- PROBLEM REQUIREMENTS
Retype all the entries word for word, but omit the pictures.

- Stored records
□ □ □
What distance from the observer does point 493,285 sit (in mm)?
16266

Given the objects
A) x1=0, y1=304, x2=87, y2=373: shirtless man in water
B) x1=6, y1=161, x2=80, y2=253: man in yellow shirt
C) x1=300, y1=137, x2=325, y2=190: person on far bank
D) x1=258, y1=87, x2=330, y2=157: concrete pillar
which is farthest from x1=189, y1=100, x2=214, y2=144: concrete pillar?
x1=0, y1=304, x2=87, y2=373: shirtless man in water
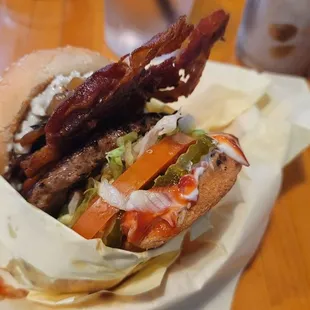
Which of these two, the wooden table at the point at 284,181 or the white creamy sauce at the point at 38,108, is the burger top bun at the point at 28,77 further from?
the wooden table at the point at 284,181

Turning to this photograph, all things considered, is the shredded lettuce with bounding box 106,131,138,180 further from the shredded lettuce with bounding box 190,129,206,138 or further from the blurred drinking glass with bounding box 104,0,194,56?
the blurred drinking glass with bounding box 104,0,194,56

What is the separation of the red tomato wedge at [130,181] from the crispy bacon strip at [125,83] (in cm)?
9

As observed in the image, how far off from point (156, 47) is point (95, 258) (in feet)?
0.95

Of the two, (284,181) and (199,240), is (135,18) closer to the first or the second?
(284,181)

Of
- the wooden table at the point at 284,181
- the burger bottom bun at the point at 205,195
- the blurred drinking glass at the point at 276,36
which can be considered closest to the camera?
the burger bottom bun at the point at 205,195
□ □ □
- CORRECT OUTPUT
What distance from the observer does point 493,285 sit (in mm)?
16266

Given the objects
A) x1=0, y1=304, x2=87, y2=373: shirtless man in water
B) x1=6, y1=161, x2=80, y2=253: man in yellow shirt
C) x1=300, y1=137, x2=325, y2=190: person on far bank
D) x1=258, y1=87, x2=330, y2=157: concrete pillar
which is farthest from x1=189, y1=100, x2=214, y2=144: concrete pillar?
x1=0, y1=304, x2=87, y2=373: shirtless man in water
Which of these two, the wooden table at the point at 284,181 or the white creamy sauce at the point at 38,108, is the burger top bun at the point at 28,77 further from?
the wooden table at the point at 284,181

Turning to this photograph, all things considered, is the shredded lettuce with bounding box 106,131,138,180 further from the shredded lettuce with bounding box 190,129,206,138 or further from the blurred drinking glass with bounding box 104,0,194,56?
the blurred drinking glass with bounding box 104,0,194,56

What is the separation of the red tomato wedge at [130,181] from the crispy bacon strip at [125,83] (in cm)?
9

As observed in the image, how far off from point (156, 47) is point (95, 258) (in feet)?
0.95

Of the two, (284,181) and (199,240), is (135,18) closer to the first or the second?
(284,181)

Of
- the wooden table at the point at 284,181
- the burger bottom bun at the point at 205,195
- the blurred drinking glass at the point at 276,36
which can be considered closest to the camera?
the burger bottom bun at the point at 205,195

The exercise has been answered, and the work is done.